El Mal en la Cultura Popular
La historia de Gein no terminó con su muerte. Su figura ya había escapado del expediente policial para convertirse en un arquetipo del horror moderno. El primer gran impacto cultural vino de la mano de Robert Bloch, autor de la novela Psicosis en 1959. Bloch, que vivía a pocos kilómetros de Plainfield, creó a Norman Bates, un hombre retraído, atado de manera enfermiza a la figura de su madre. La icónica adaptación de Alfred Hitchcock consolidó este paralelismo.
En los años 70, el horror cinematográfico encontró otra encarnación en Gein: Leatherface, el villano de La Masacre de Texas. El personaje usa una máscara hecha de piel humana y convierte restos en mobiliario, un eco directo de los hallazgos en la granja. En los 90, Buffalo Bill, el antagonista de El Silencio de los Inocentes, volvió a poner a Gein en el centro del terror popular. Este asesino ficticio confecciona un traje con la piel de sus víctimas para transformarse.
Lo fascinante del mito es cómo Gein encarna un tipo particular de terror: el monstruo doméstico. No es un genio criminal ni un hombre seductor. Es un granjero solitario, un vecino extraño, alguien que parecía inofensivo. Su horror surgió de un pueblo pequeño donde todos se conocían. Ed Gein, sin proponérselo, se convirtió en el padre involuntario de los monstruos del cine moderno.
El Negocio del Morbo
La fascinación por Gein llegó a materializarse en la compra y exhibición de sus objetos personales, consolidando un mercado que hoy conocemos como murderabilia. Uno de los casos más llamativos fue su camioneta Ford Sedan de 1949. Tras su arresto, fue adquirida por un operador de ferias que la transformó en una atracción itinerante llamada Ed Gein’s Ghoul Car. La exhibición fue criticada y finalmente cerrada.
Se sabe también que una firma de Gein fue subastada por miles de dólares. En el año 2000, un pedazo de tierra extraído de su tumba se vendió en eBay por 27,48 dólares. Este fenómeno refleja un aspecto perturbador de su legado: la fascinación no solo por revivir el horror, sino por convertirlo en objeto de culto y de consumo.
Final
Hay en estas historias muchos detalles difíciles de corroborar. Se dice que la granja de Gein fue incendiada para que no tentara a otros, pero también se rumorea que fueron los propios agentes de la ley quienes incentivaron el hecho para cerrar el caso. Tampoco se sabe si hubo más asesinatos. Un rumor persistente remarca que la autoridad prefirió no engrosar la lista de víctimas.

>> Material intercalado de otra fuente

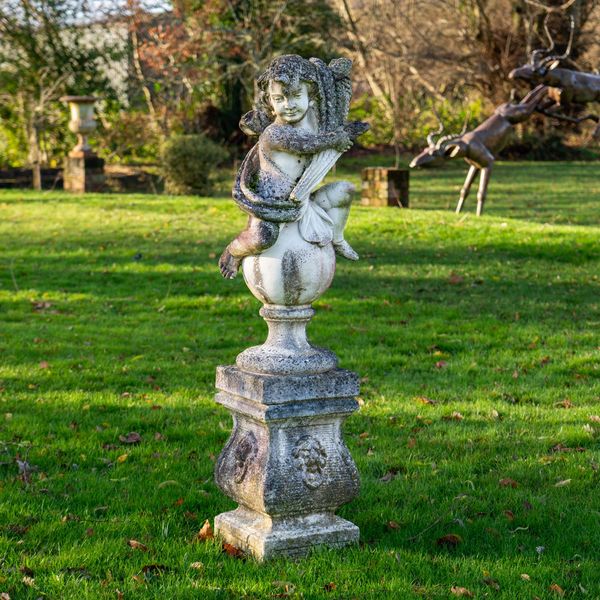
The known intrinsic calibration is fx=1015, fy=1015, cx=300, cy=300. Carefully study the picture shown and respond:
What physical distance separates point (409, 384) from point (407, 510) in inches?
113

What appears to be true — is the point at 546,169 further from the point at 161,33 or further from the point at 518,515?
the point at 518,515

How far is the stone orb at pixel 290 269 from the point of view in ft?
15.3

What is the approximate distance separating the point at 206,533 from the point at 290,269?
4.67 ft

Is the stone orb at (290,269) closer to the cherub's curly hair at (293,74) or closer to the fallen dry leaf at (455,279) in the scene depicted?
the cherub's curly hair at (293,74)

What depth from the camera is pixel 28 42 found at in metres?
28.8

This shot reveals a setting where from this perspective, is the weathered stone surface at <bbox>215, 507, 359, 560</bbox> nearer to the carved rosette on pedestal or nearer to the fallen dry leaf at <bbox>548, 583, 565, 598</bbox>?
the carved rosette on pedestal

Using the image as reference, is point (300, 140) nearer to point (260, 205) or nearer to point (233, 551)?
point (260, 205)

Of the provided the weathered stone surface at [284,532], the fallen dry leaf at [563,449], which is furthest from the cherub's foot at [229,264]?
the fallen dry leaf at [563,449]

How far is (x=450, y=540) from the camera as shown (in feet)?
16.4

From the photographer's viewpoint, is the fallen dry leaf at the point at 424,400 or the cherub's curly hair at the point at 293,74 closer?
the cherub's curly hair at the point at 293,74

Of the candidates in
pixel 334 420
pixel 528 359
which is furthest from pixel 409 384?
pixel 334 420

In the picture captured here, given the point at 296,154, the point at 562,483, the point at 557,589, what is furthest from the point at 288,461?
the point at 562,483

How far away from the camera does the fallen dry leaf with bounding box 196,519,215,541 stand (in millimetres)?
5023

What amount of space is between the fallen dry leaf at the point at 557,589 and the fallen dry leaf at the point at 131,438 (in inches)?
123
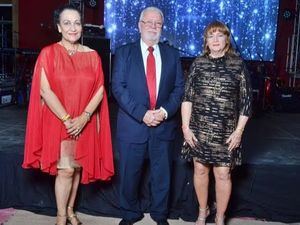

Otra historia muy difundida dice que entre los cadáveres profanados estaba el de la mismísima Augusta, y que Ed dormía con su cuerpo en putrefacción. Se supone que los investigadores ocultaron este hecho para no añadir más perversidad al caso. Las piezas macabras que Ed fabricó fueron destruidas, aunque algunos afirman que se subastaron en el mercado negro.
Psicológicamente, el caso de Gein desnudó la compleja interacción entre abuso infantil, aislamiento y trastornos mentales. Su historia se convirtió en un ejemplo de cómo la psique humana, sometida a presiones extremas, puede dar lugar a comportamientos inimaginables. Un recordatorio de que, en ocasiones, el mal no tiene la forma de una leyenda, sino la escalofriante sencillez de lo cotidiano.
En la oscuridad de Plainfield, la vida siguió, pero el eco de la locura de Ed Gein nunca se apagó. La pregunta obligada es, ¿con cuántos Ed Gein nos cruzamos a diario? Y quizás en esa comprensión reside el aprendizaje más inquietante. Conocer al monstruo no siempre implica derrotarlo, pero sí nos obliga a mirar más de cerca todo eso que somos capaces de ignorar para no perder nuestra propia cordura.